I believe I’m deserving of acclaim for having gone the past two weeks and not once mentioning the Super Bowl. In fact, other than a tweet announcing my phone number in Roman Numerals is DCCXXIV CMLXI MMDLVIII, I haven’t really thought about it.
But I fear if I don’t write something about the game, the NFL might revoke my blogging license and I’ll lose out on all these great blogging perks. So let’s ensure that doesn’t happen by filing some scattergun thoughts as the hype ascends to unbearable levels.
• I'm filled with dread knowing something I've avoided for 30 years is bound to happen in scant hours. Yes, I'll watch Madonna perform. Super Bowl halftime acts should be like host cities. We should just go back to the greats again and again. That means Petty, McCartney, Stones, Springsteen each get to play once very five or six years. And I get to pick who performs, which means every two or three years you get a Lucinda Williams, a Todd Snider or Robert Earl Keen.
• Tom Brady keeps making it easy to hate him.
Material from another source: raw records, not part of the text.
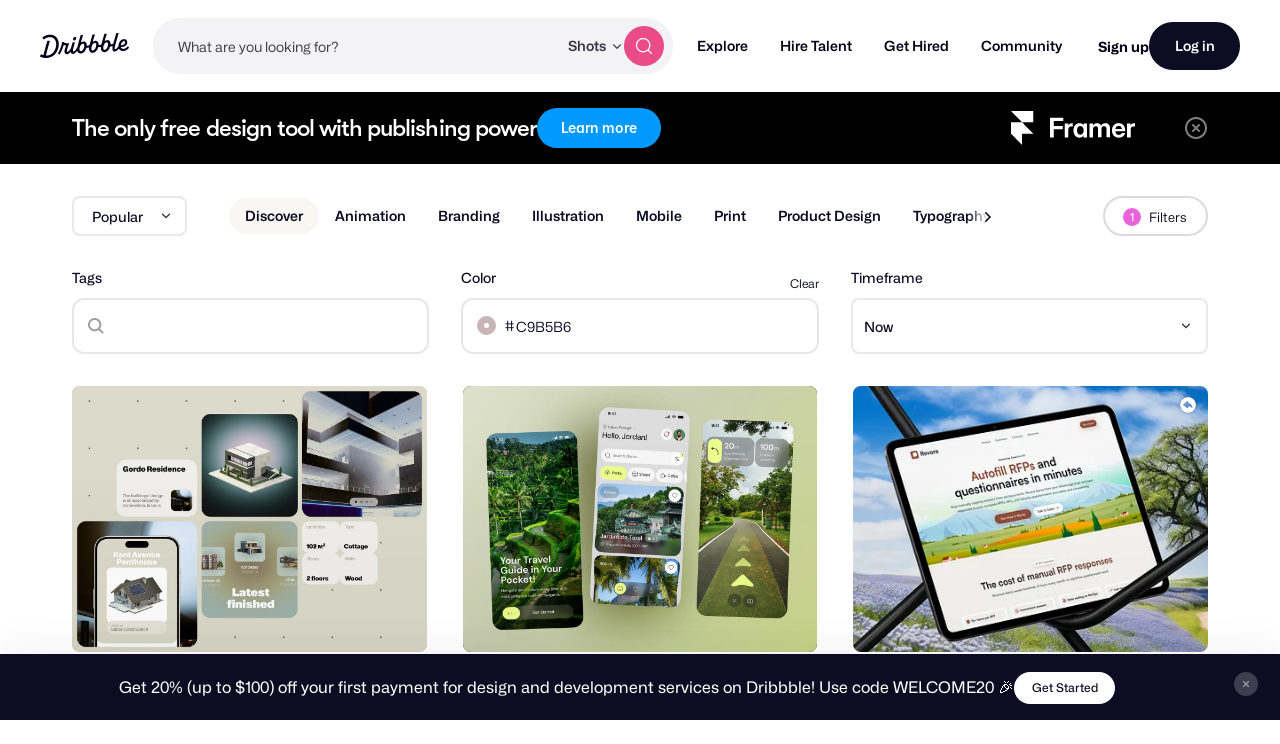

--- FILE ---
content_type: application/javascript
request_url: https://cdn.dribbble.com/assets/vite/assets/url-06e270d3.js
body_size: 370
content:
const o=(e,r)=>{const t=r||window.location,n=RegExp(`[?&]${e}=([^&]*)`).exec(t.search);return n&&decodeURIComponent(n[1].replace(/\+/g," "))},c=(e,r)=>{const t=e.split("?");if(t.length>=2){const n=`${encodeURIComponent(r)}=`,a=t[1].split(/[&;]/g);for(let s=a.length;s-- >0;)a[s].lastIndexOf(n,0)!==-1&&a.splice(s,1);return t[0]+(a.length>0?`?${a.join("&")}`:"")}return e},i=(e,r)=>{const t=new URL(e);return Object.keys(r).forEach(n=>{t.searchParams.append(n,r[n])}),`${e}${t.search}`},d=e=>new RegExp("^(https?:\\/\\/)((([a-z\\d]([a-z\\d-]*[a-z\\d])*)\\.)+[a-z]{2,}|((\\d{1,3}\\.){3}\\d{1,3}))(\\:\\d+)?(\\/[-a-z\\d%_.~+]*)*(\\?[;&a-z\\d%_.~+=-]*)?(\\#[-a-z\\d_]*)?$","i").test(e),l=e=>!e||typeof e!="string"?e:e.trim().toLowerCase().replace(/\s+/g,"-");export{i as a,o as g,d as i,c as r,l as s};
//# sourceMappingURL=url-06e270d3.js.map


--- FILE ---
content_type: application/javascript
request_url: https://cdn.dribbble.com/assets/vite/assets/brief-floating-promo-6c527c26.js
body_size: 417
content:
import{a as t}from"./js.cookie-edb2da2a.js";import{a as i}from"./throttle-51b88214.js";const r={scrollThreshold:300,cookieName:"drb-toast-dismissed",init(){var s;this.banner=document.querySelector("[data-brief-floating-promo]"),this.hasAnnouncement=!!document.querySelector("[data-announcements] [data-announcement]"),this.id=((s=this.banner)==null?void 0:s.id)||"brief-floating-promo",this.hasDismissed=this.getDismissedToastIds().includes(this.id),!(!this.banner||this.hasAnnouncement||this.hasDismissed)&&(this.bindScrollListener(),this.bindDismiss())},bindScrollListener(){const s=i(()=>{window.scrollY>this.scrollThreshold&&(this.banner.toggleAttribute("data-visible",!0),document.removeEventListener("scroll",s))},80);document.addEventListener("scroll",s,{passive:!0}),s()},bindDismiss(){const s=this.banner.querySelector("[data-brief-floating-promo-dismiss]");s==null||s.addEventListener("click",e=>{e.preventDefault(),this.banner.toggleAttribute("data-visible",!1),this.setDismissedCookie()})},getDismissedToastIds(){return JSON.parse(t.get(this.cookieName)||"[]")},setDismissedCookie(){const s=this.getDismissedToastIds();s.push(this.id),t.set(this.cookieName,JSON.stringify(s),{expires:30})}};export{r as B};
//# sourceMappingURL=brief-floating-promo-6c527c26.js.map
This week it was leaked that his supermodel wife Gisele Bundchen had written a sappy note to family and friends asking them all to pray that Tommy does well and leads the Patriots to victory. I'll pray that every Haitian refugee wins their first Super Bowl ring before I pray Tom Brady wins his fourth.
• The high in Indianapolis tomorrow will be about 44-degrees, or about 25-degrees cooler than it will be in New Orleans. Nothing against, Indy, but if I’m going to a Super Bowl, I want to see flowers, outdoor dining and be able to stroll around in short sleeves. The Super Bowl will be in New York City in two years. How long before it’s in Buffalo?
• Why not homeboy John Mellencamp in Indy instead of Madonna? My wife and I saw him with Dylan and Willie Nelson a few years ago. Didn’t know what the expect. The man rocks. He’d be perfect.
• The next step in halftime entertainment will be to project holograms of dead icons. And that will be magnificent. I’m thinking a 70-foot Elvis singing, “Hound Dog.”
• Something tells me this game will be remembered for a really bad call and it’ll involves a Giant defender hitting the Lady Brady just a tad too hard.
• How come Elton John’s never been asked to perform halftime duties? He’s only the most popular and beloved performer on the planet. I’m loving him as much for being so provocative and honest as for all his indelible music. When asked what he thought Madonna should do on Sunday, he advised, “Try not to lip-synch too badly.” A few years ago he described Keith Richards as resembling an “arthritic monkey.” The bitch is back? The bitch never left.
• The only reason I’m happy Pittsburgh got bounced from the playoffs was because it spars us from seeing our idiot mayor participating in those ridiculous inter-city bets the media for some reason feel obliged to cover.
• I’m surprised Bundchen’s note didn’t reveal she spells her husband’s name “Tawmmi” with a little smiley heart dotting the i.
• Other great future hologram performers: Sinatra, Tina Turner, Chuck Berry, James Brown and one day, yes, The Beatles. Mark my words, if there’s a rock ‘n’ roll heaven, one day they’ll reunite on stage at the Bridgestone Super Bowl Halftime Show. It’s bound to happen.
• I hope the Giants so relentlessly and fiercely pursue Tawmmi that he visibly wets his pants and the stain reveals he pees pink.
• My prediction: Giants 27, Patriots 17. Wake me when it’s over.